§ **Task directions**: Copy every one of the records below word for word, leaving out the pictures.

Visual spatial reasoning items
+---+

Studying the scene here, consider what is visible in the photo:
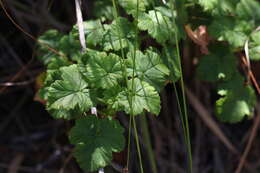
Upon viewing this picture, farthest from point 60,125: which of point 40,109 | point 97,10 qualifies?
point 97,10

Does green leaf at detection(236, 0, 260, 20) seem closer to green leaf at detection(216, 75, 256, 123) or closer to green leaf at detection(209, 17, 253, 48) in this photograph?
green leaf at detection(209, 17, 253, 48)

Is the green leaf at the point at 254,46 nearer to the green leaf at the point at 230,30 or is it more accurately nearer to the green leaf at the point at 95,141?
the green leaf at the point at 230,30

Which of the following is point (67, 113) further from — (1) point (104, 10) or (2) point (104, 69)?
(1) point (104, 10)

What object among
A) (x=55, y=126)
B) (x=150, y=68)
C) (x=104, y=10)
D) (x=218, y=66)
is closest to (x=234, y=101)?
(x=218, y=66)

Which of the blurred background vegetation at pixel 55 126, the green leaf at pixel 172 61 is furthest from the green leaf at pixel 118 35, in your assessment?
the blurred background vegetation at pixel 55 126

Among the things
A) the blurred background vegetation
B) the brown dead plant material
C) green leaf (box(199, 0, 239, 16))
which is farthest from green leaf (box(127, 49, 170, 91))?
the blurred background vegetation

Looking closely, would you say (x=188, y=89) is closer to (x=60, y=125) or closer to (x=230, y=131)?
(x=230, y=131)
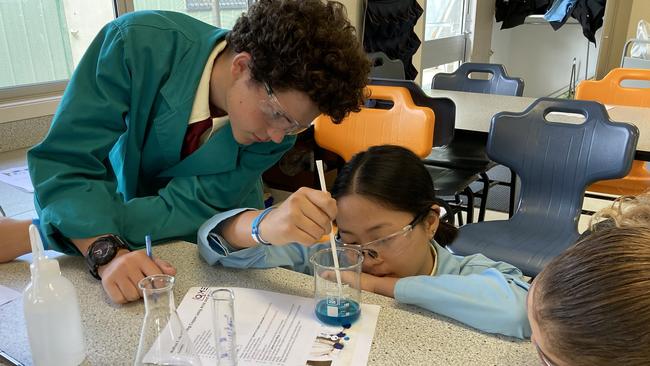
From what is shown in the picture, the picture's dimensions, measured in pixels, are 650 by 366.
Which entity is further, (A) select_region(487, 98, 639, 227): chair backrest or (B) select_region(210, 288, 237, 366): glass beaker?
(A) select_region(487, 98, 639, 227): chair backrest

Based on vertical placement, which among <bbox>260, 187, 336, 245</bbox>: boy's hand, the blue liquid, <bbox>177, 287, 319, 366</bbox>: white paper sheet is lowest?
<bbox>177, 287, 319, 366</bbox>: white paper sheet

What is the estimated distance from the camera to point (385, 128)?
84.4 inches

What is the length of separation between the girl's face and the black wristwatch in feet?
1.44

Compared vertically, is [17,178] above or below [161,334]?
below

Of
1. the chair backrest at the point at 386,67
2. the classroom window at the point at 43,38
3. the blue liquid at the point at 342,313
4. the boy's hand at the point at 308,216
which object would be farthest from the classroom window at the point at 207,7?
the blue liquid at the point at 342,313

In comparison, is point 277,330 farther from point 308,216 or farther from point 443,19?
point 443,19

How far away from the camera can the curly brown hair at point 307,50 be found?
2.98ft

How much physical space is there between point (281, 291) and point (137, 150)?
17.1 inches

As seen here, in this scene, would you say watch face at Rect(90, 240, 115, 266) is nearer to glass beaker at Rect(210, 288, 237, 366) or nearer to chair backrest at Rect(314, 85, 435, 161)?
glass beaker at Rect(210, 288, 237, 366)

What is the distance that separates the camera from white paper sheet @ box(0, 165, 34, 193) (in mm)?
1591

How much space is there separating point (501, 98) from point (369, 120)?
116 cm

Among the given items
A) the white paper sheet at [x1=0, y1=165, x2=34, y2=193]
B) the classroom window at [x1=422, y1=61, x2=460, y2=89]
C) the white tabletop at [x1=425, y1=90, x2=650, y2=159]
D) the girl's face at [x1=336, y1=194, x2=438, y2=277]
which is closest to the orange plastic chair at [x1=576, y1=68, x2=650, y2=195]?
the white tabletop at [x1=425, y1=90, x2=650, y2=159]

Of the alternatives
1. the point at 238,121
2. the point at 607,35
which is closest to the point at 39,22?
the point at 238,121

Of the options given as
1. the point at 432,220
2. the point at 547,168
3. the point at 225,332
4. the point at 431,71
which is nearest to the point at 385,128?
the point at 547,168
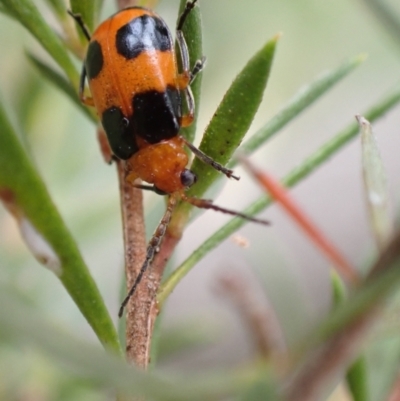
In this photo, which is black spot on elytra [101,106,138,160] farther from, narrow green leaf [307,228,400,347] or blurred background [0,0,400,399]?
narrow green leaf [307,228,400,347]

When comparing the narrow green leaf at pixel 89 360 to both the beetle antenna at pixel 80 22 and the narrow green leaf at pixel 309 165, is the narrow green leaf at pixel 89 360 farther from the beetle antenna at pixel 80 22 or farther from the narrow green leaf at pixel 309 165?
the beetle antenna at pixel 80 22

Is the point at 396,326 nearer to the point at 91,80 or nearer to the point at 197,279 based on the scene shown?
the point at 91,80

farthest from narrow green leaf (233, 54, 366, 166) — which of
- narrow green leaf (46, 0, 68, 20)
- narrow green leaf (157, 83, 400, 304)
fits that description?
narrow green leaf (46, 0, 68, 20)

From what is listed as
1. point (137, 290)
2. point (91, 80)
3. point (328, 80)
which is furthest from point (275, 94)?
point (137, 290)

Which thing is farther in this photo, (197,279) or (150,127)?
(197,279)

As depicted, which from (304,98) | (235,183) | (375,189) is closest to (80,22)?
(304,98)

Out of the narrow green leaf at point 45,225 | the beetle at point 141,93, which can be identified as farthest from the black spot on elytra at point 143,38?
the narrow green leaf at point 45,225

+---+

§ **Solution to this task**:
Studying the scene here, consider what is visible in the photo:
Upon viewing this picture, farthest from point 60,125: which of point 40,109 | point 97,10 qualifies?
point 97,10

Does green leaf at detection(236, 0, 260, 20) seem closer to green leaf at detection(216, 75, 256, 123) or closer to green leaf at detection(209, 17, 253, 48) in this photograph?
green leaf at detection(209, 17, 253, 48)

Is the green leaf at the point at 254,46 nearer to the green leaf at the point at 230,30 or is it more accurately nearer to the green leaf at the point at 95,141?
the green leaf at the point at 230,30

Which of the following is point (67, 113) further from — (1) point (104, 10) or (2) point (104, 69)?
(1) point (104, 10)

What object among
A) (x=55, y=126)
B) (x=150, y=68)
C) (x=104, y=10)
D) (x=218, y=66)
is closest to (x=234, y=101)?
(x=218, y=66)

Which of the blurred background vegetation at pixel 55 126, the green leaf at pixel 172 61 is furthest from the green leaf at pixel 118 35, in your assessment?
the blurred background vegetation at pixel 55 126

Among the things
A) the blurred background vegetation
B) the brown dead plant material
C) green leaf (box(199, 0, 239, 16))
which is farthest from green leaf (box(127, 49, 170, 91))?
the blurred background vegetation

Looking closely, would you say (x=188, y=89) is closer to (x=60, y=125) or closer to (x=230, y=131)?
(x=230, y=131)
From what is shown in the picture, the picture's dimensions, measured in pixels, are 650 by 366.
Which entity is further, (A) select_region(487, 98, 639, 227): chair backrest or (B) select_region(210, 288, 237, 366): glass beaker?
(A) select_region(487, 98, 639, 227): chair backrest

Based on vertical placement, which among <bbox>260, 187, 336, 245</bbox>: boy's hand, the blue liquid, <bbox>177, 287, 319, 366</bbox>: white paper sheet is lowest?
<bbox>177, 287, 319, 366</bbox>: white paper sheet

What is the estimated distance from the camera to point (385, 128)?
84.4 inches

What is the length of separation between the girl's face and the black wristwatch in feet?
1.44

Compared vertically, is [17,178] above or below [161,334]?
below

Of
1. the chair backrest at the point at 386,67
2. the classroom window at the point at 43,38
3. the blue liquid at the point at 342,313
4. the boy's hand at the point at 308,216
which object would be farthest from the classroom window at the point at 207,7?
the blue liquid at the point at 342,313

In comparison, is point 277,330 farther from point 308,216 or farther from point 443,19?
point 443,19

How far away from the camera can the curly brown hair at point 307,50 be found?
2.98ft

How much physical space is there between point (281, 291) and point (137, 150)?
17.1 inches

As seen here, in this scene, would you say watch face at Rect(90, 240, 115, 266) is nearer to glass beaker at Rect(210, 288, 237, 366) or nearer to chair backrest at Rect(314, 85, 435, 161)?
glass beaker at Rect(210, 288, 237, 366)

What is the distance that separates the camera from white paper sheet @ box(0, 165, 34, 193) (in mm)?
1591

How much space is there separating point (501, 98) from point (369, 120)?
116 cm

Among the given items
A) the white paper sheet at [x1=0, y1=165, x2=34, y2=193]
B) the classroom window at [x1=422, y1=61, x2=460, y2=89]
C) the white tabletop at [x1=425, y1=90, x2=650, y2=159]
D) the girl's face at [x1=336, y1=194, x2=438, y2=277]
which is closest to the orange plastic chair at [x1=576, y1=68, x2=650, y2=195]?
the white tabletop at [x1=425, y1=90, x2=650, y2=159]

Of the alternatives
1. the point at 238,121
2. the point at 607,35
which is closest to the point at 39,22?
the point at 238,121

Of the options given as
1. the point at 432,220
2. the point at 547,168
3. the point at 225,332
4. the point at 431,71
which is nearest to the point at 385,128?
the point at 547,168
In this photo, which is black spot on elytra [101,106,138,160] farther from, narrow green leaf [307,228,400,347] or blurred background [0,0,400,399]?
narrow green leaf [307,228,400,347]

When comparing the narrow green leaf at pixel 89 360 to both the beetle antenna at pixel 80 22 and the narrow green leaf at pixel 309 165, is the narrow green leaf at pixel 89 360 farther from the beetle antenna at pixel 80 22 or farther from the narrow green leaf at pixel 309 165?
the beetle antenna at pixel 80 22

Is the point at 396,326 nearer to the point at 91,80 or nearer to the point at 197,279 based on the scene shown?
the point at 91,80

farthest from narrow green leaf (233, 54, 366, 166) — which of
- narrow green leaf (46, 0, 68, 20)
- narrow green leaf (157, 83, 400, 304)
fits that description?
narrow green leaf (46, 0, 68, 20)

From what is listed as
1. point (137, 290)
2. point (91, 80)
3. point (328, 80)
which is furthest from point (275, 94)?
point (137, 290)

Which thing is farther in this photo, (197,279) or (150,127)?
(197,279)

As depicted, which from (304,98) | (235,183) | (375,189) is closest to (80,22)?
(304,98)

Out of the narrow green leaf at point 45,225 | the beetle at point 141,93, which can be identified as farthest from the black spot on elytra at point 143,38?
the narrow green leaf at point 45,225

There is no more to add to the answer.